Now we can compare native species to non-native species.

compare_species<-cbind(native_species_present,exotic_species_present) #bind columns from tables
compare_species<-round(compare_species/(compare_species$native_species_present+compare_species$exotic_species_present), 2)*100 #calculate percentages
compare_species<-data.frame(compare_species) #create data frame
kable(compare_species,row.names=T) #view data
native_species_present exotic_species_present
Clarke 78 22
Dallas 73 27
Jasper 82 18
Lucas 85 15
Madison 85 15
Marion 88 12
Polk 78 22
Warren 78 22
ecosite1 88 12
ecosite2 87 13

The values are percentages of the total looking at native and non-native species at a site. Both sites from the prairie are low in non-native species. This is good information if they will be used as a reference community for ecological site descriptions. A comparison between non-native sites could also be useful.

exotic_distances<-dist(ecosite_central_ia_exotic_species,method='binary') #assigns distance function
h_ecosite_central_ia_exotic_species<- hclust(exotic_distances, method='complete') #distance cluster
plot(h_ecosite_central_ia_exotic_species,font=2, cex=0.85)  #plot of dendrogram

Looking at this dendrogram we can still see the close similarity between both ecosites, but notice the county groupings have changed slightly. There seems to be more similarities between counties when comparing non-native species. This could partially be explained by the relative scarcity of non-native species in general at all sites. The effect of homogenization can be better explained using the blend function.
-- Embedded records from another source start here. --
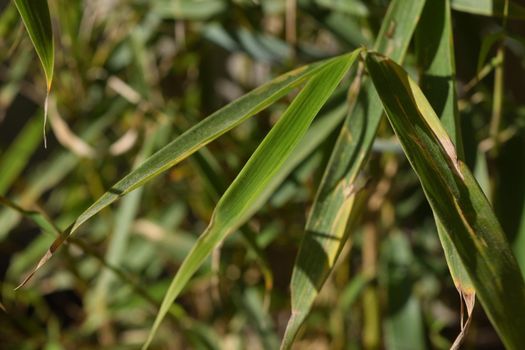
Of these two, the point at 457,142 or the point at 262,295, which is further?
the point at 262,295

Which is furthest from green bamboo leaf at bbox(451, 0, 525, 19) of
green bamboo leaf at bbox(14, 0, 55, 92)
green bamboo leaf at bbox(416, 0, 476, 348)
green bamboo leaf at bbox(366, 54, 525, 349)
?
green bamboo leaf at bbox(14, 0, 55, 92)

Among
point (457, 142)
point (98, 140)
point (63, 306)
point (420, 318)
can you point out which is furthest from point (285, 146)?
point (63, 306)

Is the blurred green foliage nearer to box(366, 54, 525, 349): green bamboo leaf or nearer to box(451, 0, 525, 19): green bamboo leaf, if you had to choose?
box(451, 0, 525, 19): green bamboo leaf

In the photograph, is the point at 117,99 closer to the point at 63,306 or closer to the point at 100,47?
the point at 100,47

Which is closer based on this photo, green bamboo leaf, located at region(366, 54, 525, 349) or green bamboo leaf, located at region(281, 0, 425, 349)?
green bamboo leaf, located at region(366, 54, 525, 349)

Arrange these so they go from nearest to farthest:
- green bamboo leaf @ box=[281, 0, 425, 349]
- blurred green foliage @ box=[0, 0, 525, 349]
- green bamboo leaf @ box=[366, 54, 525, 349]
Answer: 1. green bamboo leaf @ box=[366, 54, 525, 349]
2. green bamboo leaf @ box=[281, 0, 425, 349]
3. blurred green foliage @ box=[0, 0, 525, 349]

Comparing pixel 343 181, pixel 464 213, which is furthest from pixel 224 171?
pixel 464 213

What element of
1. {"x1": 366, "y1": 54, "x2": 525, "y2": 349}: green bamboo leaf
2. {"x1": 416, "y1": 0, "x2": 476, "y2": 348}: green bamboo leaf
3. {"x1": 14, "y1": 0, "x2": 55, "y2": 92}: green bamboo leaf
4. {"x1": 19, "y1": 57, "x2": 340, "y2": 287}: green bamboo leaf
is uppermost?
{"x1": 14, "y1": 0, "x2": 55, "y2": 92}: green bamboo leaf

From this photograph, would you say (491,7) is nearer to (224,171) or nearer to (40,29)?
(40,29)
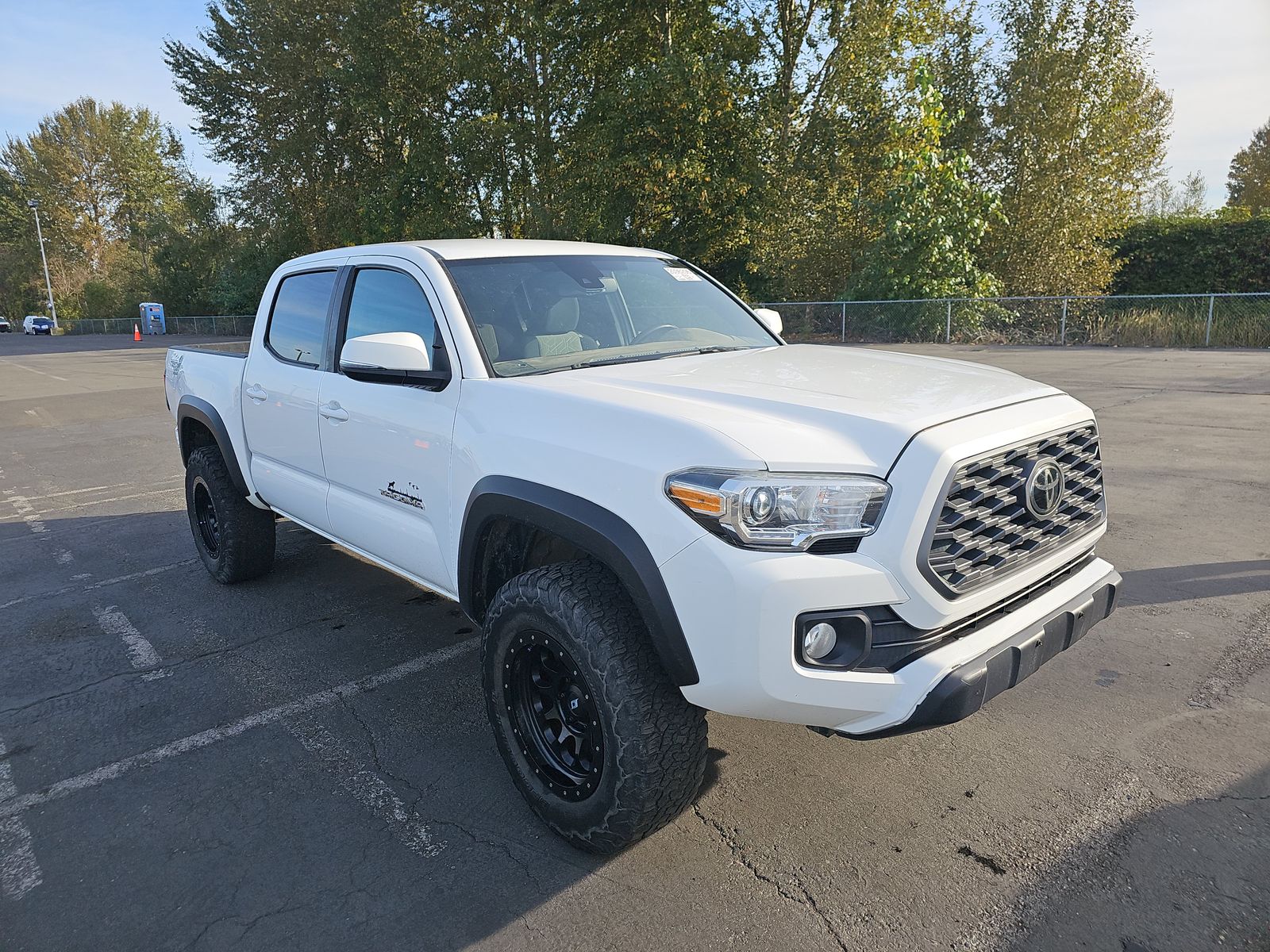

analysis<-list(`ecosites exotic`=t(ecosite_central_ia_exotic_species),`ecosites native`=t(ecosite_central_ia_native_species)) #create a list containing the transposition of both native and non-native speices
results<-blend(analysis) #assign results of the blend function to an object
table_results<-results[1:9] #look at results
table_results<-data.frame(table_results)
kable(table_results,row.names=T)
name J.Bar J.Star delta.J.Bar delta.J.Star R2 threshold p.Star nadir
1 ecosites 0.1622246 0.1224397 0.0117813 0.0108261 0.8207766 0.4341765 0.2963504 0.1937065
plot(results) #plot results

For this project, the number of native species is high at these sites. So, the effect of non-native occupancy is less. As more non-native species are added at the sites, the mean similarity quickly changes from differentiation (negative values) to homogenization (positive values). If the sites had a lower number of native species, the differentiation would have produced a “scoop” shape with a much lower bottom point (p*/2) depicted in the chart by the dashed line on the left side. The point at which the values shift from negative to positive (p*) is depicted in the chart by the dashed line on the right.

Discussion

In review of the objectives, the results show these two sites in Medora Prairie are in fact similar, and unexpectedly, not similar to Warren County. It also shows the sites are not very similar to any of the surrounding counties. The previous statements can be said for both native and non-native species. The results from the average pairwise Jaccard similarity function further indicates there is greater homogeneity between sites in looking at non-native species, than for native species.

References

Harris, David J. and Smith, Kevin G. and Hanly, Patrick, J. 2011. “Occupancy Is Nine-Tenths of the Law: Occupancy Rates Determine the Homogenizing and Differentiating Effects of Exotic Species”. The American Naturalist Vol. 177, No.4. 535-543.